If there could only be more time, he thought. But, of course, there never was. There was not the time right now and there would never be. No matter how many centuries he might be able to devote, there'd always be so much more knowledge than he'd gathered at the moment that the little he had gathered would always seem a pittance.

He sat down heavily in the chair before the desk and now, for the first time, he wondered how he'd do it- how he could leave Galactic Central, how he could trade the galaxy for a single planet, even if that planet still remained his own.

He drove his haggard mind to find the answer and the mind could find no answer.

One man alone, he thought.

One man alone could not stand against both Earth and galaxy.

24

The sun streaming through the window woke him and he stayed where he was, not stirring for a moment, soaking in its warmth. There was a good, hard, feeling to the sunlight, a reassuring touch, and for a moment he held off the worry and the questioning. But he sensed its nearness and he closed his eyes again. Perhaps if he could sleep some more it might go away and lose itself somewhere and not be there when he awakened later.

But there was something wrong, something besides the worry and the questioning.

His neck and shoulders ached and there was a strange stiffness in his body and the pillow was too hard.

He opened his eyes again and pushed with his hands to sit erect and he was not in bed. He was sitting in a chair and his head, instead of resting on a pillow, had been laid upon the desk. He opened and shut his mouth to taste it, and it tasted just as bad as he knew it would.

He got slowly to his feet, straightening and stretching, trying to work out the kinks that had tied themselves into joints and muscles. As he stood there, the worry and the trouble and the dreadful need of answers seeped back into him, from wherever they'd been hiding. But he brushed them to one side, not an entirely successful brush, but enough to make them retreat a little and crouch there, waiting to close in again.

He went to the stove and looked for the coffeepot, then remembered that last night he'd set it on the floor beside the coffee table.

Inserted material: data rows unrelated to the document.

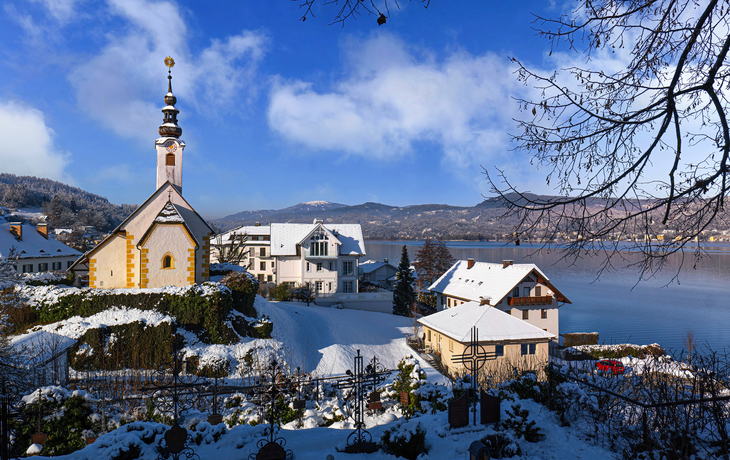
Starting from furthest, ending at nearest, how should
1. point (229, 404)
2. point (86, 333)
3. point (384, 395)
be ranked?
1. point (86, 333)
2. point (384, 395)
3. point (229, 404)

He went to get it. The two cups still stood on the table, the dark brown dregs of coffee covering the bottoms of them. And in the mass of gadgets that Ulysses had pushed to one side to make room for the cups, the pyramid of spheres lay tilted on its side, but it still was sparkling and glinting, each successive sphere revolving in an opposite direction to its fellow spheres.

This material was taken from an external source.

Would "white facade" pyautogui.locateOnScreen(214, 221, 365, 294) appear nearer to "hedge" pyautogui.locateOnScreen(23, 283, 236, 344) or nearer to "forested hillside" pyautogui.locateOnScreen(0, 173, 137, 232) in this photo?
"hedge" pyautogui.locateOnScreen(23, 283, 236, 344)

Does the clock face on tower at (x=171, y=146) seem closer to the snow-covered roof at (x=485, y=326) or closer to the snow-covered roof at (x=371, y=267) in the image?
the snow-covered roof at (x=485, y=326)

Enoch reached out and picked it up. His fingers carefully explored the base upon which the spheres were set, seeking something-some lever, some indentation, some trip, some button-by which it might be turned either on or off. But there was nothing he could find. He should have known, he told himself, that there would be nothing. For he had looked before. And yet yesterday Lucy had done something that had set it operating and it still was operating. It had operated for more than twelve hours now and no results had been obtained. Check that, he thought-no results that could be recognized.

He set it back on the table on its base and stacked the cups, one inside the other, and picked them up. He stooped to lift the coffeepot off the floor. But his eyes never left the pyramid of spheres.

It was maddening, he told himself. There was no way to turn it on and yet, somehow, Lucy had turned it on. And now there was no way to turn it off-although it probably did not matter if it were off or on.